Occupy also helped to popularize a networked approach to organizing that creates real or virtual spaces from which people can self-organize their own actions. This approach, which Golan refers to as Organizing 3.0, is gaining more acceptance, he says, from people doing Organizing 1.0 (traditional Saul Alinsky-style community organizing) and Organizing 2.0 (Internet-based activism that relies on large numbers of people responding to appeals to carry out small tasks to achieve a larger goal).
“Each of these models is very good at very specific things,” Golan says. “Our goal is not to replace other models, but we can be the missing ingredient.
People’s Climate March leaders have committed substantial resources to the arts space, including funding for five full-time staff positions. In time, the march may be seen as a breakthrough in how activists from different organizing traditions can mesh their strengths to create a more powerful protest than any could do on their own.
“We have the perfect marriage of the grassroots and the funding of the 501c3,” said Oja Vincent, director of operations for the arts space.

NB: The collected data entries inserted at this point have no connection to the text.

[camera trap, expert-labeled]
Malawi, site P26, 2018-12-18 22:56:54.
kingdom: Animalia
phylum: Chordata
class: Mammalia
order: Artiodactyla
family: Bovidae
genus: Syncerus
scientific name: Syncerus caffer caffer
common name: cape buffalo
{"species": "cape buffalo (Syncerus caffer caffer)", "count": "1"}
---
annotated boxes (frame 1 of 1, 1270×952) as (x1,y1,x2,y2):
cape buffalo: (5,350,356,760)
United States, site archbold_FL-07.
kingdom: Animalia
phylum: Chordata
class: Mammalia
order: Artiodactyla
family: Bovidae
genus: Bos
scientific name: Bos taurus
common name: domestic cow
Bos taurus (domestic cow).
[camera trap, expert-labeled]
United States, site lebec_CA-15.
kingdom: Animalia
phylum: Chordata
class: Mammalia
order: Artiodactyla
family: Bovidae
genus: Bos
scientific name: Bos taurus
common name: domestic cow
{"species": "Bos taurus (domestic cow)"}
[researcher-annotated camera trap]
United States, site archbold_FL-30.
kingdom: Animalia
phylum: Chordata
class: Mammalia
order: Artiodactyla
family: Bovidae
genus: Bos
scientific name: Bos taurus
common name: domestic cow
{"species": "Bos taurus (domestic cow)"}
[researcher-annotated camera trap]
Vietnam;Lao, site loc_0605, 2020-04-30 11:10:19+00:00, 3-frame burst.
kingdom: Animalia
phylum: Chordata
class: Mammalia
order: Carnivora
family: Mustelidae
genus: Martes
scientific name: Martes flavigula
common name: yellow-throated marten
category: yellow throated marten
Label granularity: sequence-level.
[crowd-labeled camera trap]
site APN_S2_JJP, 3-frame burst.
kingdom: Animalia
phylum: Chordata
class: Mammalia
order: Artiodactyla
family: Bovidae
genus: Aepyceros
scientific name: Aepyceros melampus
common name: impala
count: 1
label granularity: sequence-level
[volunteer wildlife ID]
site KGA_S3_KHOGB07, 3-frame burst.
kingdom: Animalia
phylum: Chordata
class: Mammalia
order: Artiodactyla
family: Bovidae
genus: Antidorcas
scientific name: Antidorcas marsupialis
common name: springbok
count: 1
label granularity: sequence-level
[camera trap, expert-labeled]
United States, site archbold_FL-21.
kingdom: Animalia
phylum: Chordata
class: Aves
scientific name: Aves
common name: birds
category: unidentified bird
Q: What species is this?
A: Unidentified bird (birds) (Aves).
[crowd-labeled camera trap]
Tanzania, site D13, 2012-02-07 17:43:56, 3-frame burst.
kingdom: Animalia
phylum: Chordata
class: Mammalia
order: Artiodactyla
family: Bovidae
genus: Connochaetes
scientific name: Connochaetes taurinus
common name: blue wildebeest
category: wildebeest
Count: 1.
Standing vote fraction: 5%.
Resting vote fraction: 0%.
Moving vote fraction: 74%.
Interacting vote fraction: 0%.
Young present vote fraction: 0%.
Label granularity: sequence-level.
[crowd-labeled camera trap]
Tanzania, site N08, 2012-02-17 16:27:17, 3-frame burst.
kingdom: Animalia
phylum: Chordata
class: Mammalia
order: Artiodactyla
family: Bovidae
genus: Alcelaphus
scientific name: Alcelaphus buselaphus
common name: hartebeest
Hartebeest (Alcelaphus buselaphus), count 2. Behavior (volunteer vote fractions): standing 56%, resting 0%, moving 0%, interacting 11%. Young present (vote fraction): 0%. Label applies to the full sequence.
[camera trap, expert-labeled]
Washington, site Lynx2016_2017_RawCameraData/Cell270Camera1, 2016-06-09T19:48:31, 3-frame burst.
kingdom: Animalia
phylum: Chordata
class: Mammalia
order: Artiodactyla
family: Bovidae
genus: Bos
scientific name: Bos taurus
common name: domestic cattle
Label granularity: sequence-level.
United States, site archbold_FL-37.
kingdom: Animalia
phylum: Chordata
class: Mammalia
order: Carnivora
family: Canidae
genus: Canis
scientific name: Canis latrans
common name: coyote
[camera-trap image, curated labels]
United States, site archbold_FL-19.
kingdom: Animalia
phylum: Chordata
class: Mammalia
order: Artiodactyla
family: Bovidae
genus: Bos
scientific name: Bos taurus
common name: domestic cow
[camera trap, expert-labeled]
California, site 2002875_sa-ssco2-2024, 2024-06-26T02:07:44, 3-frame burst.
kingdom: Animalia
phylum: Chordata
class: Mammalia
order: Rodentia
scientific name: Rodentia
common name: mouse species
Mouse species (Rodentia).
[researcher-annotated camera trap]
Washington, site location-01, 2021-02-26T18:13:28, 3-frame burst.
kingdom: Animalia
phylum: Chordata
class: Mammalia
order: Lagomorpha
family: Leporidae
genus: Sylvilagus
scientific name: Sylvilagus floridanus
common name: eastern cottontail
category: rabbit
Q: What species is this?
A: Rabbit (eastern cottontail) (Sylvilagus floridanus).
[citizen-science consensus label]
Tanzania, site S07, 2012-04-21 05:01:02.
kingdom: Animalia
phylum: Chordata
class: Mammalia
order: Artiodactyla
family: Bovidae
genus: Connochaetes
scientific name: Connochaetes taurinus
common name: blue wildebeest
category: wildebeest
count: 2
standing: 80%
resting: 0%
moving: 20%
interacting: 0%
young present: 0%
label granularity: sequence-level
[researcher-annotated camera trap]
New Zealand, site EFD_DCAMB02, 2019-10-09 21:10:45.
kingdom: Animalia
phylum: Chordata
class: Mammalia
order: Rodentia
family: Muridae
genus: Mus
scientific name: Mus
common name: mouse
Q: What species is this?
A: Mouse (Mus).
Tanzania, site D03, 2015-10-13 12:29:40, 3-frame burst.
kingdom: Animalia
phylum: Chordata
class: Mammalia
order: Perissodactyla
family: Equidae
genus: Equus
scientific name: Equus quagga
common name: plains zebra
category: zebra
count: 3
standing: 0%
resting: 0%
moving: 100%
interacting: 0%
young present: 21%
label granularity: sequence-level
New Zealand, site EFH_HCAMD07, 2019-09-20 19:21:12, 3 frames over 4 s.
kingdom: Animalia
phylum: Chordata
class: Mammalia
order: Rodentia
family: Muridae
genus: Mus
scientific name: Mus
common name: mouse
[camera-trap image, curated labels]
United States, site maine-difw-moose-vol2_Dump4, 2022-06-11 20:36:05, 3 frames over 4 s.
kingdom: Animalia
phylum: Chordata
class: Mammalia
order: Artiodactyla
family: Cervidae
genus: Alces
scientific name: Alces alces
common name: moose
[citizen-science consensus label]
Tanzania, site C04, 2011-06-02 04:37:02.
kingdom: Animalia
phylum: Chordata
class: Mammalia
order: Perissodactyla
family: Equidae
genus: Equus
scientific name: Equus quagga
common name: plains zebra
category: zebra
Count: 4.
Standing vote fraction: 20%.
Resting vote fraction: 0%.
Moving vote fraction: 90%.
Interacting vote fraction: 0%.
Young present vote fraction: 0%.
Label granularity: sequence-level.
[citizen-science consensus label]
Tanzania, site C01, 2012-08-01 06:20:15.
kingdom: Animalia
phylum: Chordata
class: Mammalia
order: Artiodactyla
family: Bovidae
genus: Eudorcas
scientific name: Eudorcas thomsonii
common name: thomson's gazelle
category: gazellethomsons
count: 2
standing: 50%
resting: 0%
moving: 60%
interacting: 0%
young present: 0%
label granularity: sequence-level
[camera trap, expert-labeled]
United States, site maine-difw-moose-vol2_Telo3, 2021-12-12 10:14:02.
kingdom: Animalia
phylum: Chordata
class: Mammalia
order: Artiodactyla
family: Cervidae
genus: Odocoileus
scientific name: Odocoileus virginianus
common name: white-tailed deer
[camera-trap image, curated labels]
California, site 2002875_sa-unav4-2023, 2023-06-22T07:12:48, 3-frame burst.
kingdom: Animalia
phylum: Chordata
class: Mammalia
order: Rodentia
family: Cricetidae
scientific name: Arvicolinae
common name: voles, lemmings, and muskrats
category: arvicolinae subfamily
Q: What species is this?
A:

CONVERGING FOR THE CLIMATE
Can capitalism solve the climate crisis it created? Or will addressing climate change require system change, i.e., a radical break with a socioeconomic model that values profits above people and the planet? Organizers with the NYC Climate Convergence believe the latter. They are hosting a Sept. 19-21 gathering that will feature movement-building workshops, skill shares and a roster of speakers that includes food sovereignty champion Vandana Shiva, Bolivian labor leader and water rights activist Oscar Olivera and 2012 Green Party presidential candidate Jill Stein.
The NYC Climate Convergence will host a fundraiser for the event Aug. 29 at the rooftop garden of the Brooklyn Commons at 388 Atlantic Avenue. For more information, see convergeforclimate.org.
—The Indypendent Staff
Climate march organizers have worked to make sure that the march and the arts space reflect the diversity of the city. Grants have been made to a number of groups, including Rockaway Wildfire, Right to the City Alliance, the Sunset Park-based UPROSE and the Immigrant Workers Art Collective. Each of these groups will be producing their own art for the march with help from the trained artists as needed.
For de Anda, the work going into the march will help to build relationships among a citywide network of groups that can be activated again in the future. Bringing the People’s Climate March art space to Bushwick has also been a boon for Mayday.
“This is our wildest dream come true,” said Ana Nogueira, one of Mayday’s co-founders. “It’s a great start to the space.
Nogueira, a journalist and documentary filmmaker who co-founded The Indypendent in 2000, and Mcnair Scott, her business partner, hope to launch a bar and performance space on the first floor by the end of the year. The revenues from that would be used to subsidize an ongoing non-profit social movement space on the second floor.
“Our movements need infrastructure,” Nogueira said. “Being in a movement building having face-to-face conversations with people makes our work more fun and effective.
For now, the focus at Mayday is on filling New York’s streets next month with politically charged art. Climate change has languished as a political issue while the planet has heated up at an alarming rate. For the People’s Climate March to have an impact, organizers know that it will take a whole lot of feet in the streets as well as visionary messaging that conveys why they are there.
“This is the incubator where people are coming together to create images that will last beyond the march,” de Anda said of the art space. “If we do this right, it will last in the perceptions that people will take with them from this event.”